*TASK PROMPT*.
Substitute "bush" for "shrub" in everything from the line containing "Which of (24,6), (200,197)" down to the end of the data, leaving all else unchanged.

*RECORDS FOR THE EXERCISE*.

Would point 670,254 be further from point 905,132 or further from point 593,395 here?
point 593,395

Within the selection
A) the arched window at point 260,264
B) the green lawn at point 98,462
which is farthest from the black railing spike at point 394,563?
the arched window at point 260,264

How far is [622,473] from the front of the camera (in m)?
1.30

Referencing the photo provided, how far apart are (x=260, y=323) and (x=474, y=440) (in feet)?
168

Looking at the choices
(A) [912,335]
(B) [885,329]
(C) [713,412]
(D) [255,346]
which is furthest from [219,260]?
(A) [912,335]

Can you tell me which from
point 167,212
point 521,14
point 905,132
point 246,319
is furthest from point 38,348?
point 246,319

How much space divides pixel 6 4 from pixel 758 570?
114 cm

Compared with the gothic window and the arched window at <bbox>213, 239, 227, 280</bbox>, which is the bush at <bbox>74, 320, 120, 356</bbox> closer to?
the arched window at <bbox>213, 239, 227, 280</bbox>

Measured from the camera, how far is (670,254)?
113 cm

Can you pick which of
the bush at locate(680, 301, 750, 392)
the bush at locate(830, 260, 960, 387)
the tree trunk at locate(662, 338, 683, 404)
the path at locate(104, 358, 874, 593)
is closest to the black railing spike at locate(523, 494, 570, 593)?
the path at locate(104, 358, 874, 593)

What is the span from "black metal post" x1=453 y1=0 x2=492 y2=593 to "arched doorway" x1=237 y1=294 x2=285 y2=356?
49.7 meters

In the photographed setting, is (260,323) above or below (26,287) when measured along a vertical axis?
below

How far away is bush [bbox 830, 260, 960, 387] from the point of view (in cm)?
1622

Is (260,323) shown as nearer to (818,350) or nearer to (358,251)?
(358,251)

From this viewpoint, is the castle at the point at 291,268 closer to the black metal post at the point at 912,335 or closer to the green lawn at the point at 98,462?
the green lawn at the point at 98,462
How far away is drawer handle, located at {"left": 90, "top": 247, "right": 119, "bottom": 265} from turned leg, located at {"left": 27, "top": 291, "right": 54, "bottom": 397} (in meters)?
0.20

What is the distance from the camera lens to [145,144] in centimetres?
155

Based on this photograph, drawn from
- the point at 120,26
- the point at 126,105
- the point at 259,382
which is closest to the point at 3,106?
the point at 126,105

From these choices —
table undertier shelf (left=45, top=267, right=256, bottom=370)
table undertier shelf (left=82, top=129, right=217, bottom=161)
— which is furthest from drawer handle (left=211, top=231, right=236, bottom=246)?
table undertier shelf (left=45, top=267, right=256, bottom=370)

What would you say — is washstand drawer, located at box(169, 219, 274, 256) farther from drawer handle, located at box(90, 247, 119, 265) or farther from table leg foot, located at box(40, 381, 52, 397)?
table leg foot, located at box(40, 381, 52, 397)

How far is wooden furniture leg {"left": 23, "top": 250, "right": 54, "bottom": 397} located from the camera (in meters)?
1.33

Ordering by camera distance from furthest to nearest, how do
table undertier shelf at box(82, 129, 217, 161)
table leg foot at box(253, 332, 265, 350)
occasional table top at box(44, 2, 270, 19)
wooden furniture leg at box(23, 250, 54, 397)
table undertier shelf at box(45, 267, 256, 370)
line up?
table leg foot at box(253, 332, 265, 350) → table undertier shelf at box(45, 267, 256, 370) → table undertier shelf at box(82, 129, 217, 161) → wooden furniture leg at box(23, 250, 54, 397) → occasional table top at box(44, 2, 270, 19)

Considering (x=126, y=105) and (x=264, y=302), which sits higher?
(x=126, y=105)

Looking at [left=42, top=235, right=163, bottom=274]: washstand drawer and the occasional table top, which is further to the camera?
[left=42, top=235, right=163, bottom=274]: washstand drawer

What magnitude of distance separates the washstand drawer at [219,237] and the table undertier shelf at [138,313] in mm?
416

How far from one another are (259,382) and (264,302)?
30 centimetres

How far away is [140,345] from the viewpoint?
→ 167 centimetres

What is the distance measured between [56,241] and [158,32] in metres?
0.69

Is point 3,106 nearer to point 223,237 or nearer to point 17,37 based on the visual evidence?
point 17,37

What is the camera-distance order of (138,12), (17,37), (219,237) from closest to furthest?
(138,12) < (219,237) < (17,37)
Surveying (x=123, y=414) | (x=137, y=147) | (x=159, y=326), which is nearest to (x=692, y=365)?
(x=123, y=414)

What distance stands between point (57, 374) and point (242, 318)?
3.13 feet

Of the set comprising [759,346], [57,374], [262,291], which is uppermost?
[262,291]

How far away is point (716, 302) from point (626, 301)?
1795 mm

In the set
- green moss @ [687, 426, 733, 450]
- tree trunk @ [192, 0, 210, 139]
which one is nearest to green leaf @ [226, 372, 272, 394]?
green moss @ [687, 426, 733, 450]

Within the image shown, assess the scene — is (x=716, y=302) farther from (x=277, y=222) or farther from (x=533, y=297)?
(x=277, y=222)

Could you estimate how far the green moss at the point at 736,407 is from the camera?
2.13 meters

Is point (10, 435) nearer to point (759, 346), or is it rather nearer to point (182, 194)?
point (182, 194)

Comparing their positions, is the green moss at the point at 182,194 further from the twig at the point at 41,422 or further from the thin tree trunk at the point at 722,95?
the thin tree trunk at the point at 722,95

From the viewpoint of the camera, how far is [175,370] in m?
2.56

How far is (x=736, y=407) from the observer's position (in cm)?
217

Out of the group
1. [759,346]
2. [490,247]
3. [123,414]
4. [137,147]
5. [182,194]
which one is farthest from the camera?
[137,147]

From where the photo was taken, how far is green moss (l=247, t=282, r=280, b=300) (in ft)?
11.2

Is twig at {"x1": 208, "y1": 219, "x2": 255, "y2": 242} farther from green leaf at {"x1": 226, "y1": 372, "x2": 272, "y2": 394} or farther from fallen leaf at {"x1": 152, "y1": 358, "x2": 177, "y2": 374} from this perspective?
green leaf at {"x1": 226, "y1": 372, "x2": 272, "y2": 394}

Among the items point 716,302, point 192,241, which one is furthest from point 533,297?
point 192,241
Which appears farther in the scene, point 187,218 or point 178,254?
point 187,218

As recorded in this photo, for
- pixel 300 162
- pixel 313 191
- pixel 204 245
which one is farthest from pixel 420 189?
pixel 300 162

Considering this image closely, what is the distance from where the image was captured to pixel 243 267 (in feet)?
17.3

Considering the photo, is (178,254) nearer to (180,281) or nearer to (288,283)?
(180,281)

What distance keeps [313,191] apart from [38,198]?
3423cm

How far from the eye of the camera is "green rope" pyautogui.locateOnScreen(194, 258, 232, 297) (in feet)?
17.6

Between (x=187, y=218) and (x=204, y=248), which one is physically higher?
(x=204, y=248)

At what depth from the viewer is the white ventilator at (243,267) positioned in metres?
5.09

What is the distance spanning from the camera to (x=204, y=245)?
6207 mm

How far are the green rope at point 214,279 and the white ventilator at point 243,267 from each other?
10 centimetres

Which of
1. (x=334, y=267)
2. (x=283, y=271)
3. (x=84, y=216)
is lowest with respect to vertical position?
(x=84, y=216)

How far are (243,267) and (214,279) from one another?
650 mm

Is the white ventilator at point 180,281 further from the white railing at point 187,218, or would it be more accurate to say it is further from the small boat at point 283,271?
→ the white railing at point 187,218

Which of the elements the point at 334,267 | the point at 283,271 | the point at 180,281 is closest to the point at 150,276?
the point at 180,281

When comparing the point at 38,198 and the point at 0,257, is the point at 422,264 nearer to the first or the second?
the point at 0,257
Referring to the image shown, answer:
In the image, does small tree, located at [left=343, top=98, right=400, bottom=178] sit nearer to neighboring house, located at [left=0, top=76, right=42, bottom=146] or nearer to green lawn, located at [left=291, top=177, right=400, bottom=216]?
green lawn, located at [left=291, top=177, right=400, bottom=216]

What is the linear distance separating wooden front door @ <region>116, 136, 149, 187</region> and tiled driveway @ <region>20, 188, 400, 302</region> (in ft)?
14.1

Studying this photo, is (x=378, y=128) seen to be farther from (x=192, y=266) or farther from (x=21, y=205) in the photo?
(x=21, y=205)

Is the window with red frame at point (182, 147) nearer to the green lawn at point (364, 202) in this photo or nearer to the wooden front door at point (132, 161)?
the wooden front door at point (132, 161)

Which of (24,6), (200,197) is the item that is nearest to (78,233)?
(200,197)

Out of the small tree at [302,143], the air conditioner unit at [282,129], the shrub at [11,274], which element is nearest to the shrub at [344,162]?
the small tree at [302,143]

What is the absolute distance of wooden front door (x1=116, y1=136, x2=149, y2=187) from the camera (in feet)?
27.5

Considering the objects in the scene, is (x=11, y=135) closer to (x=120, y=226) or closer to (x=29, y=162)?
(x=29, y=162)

*EXERCISE RESULT*.
Which of (24,6), (200,197) is the item that is nearest to (78,233)?
(200,197)

Out of the small tree at [302,143], the air conditioner unit at [282,129], the bush at [11,274], which element is nearest to the bush at [344,162]?
the small tree at [302,143]

What is the absolute distance of wooden front door (x1=116, y1=136, x2=149, y2=187) from the camera (in feet)?
27.5

Considering the objects in the scene, is (x=11, y=135) closer to (x=120, y=226) or closer to (x=29, y=162)?
(x=29, y=162)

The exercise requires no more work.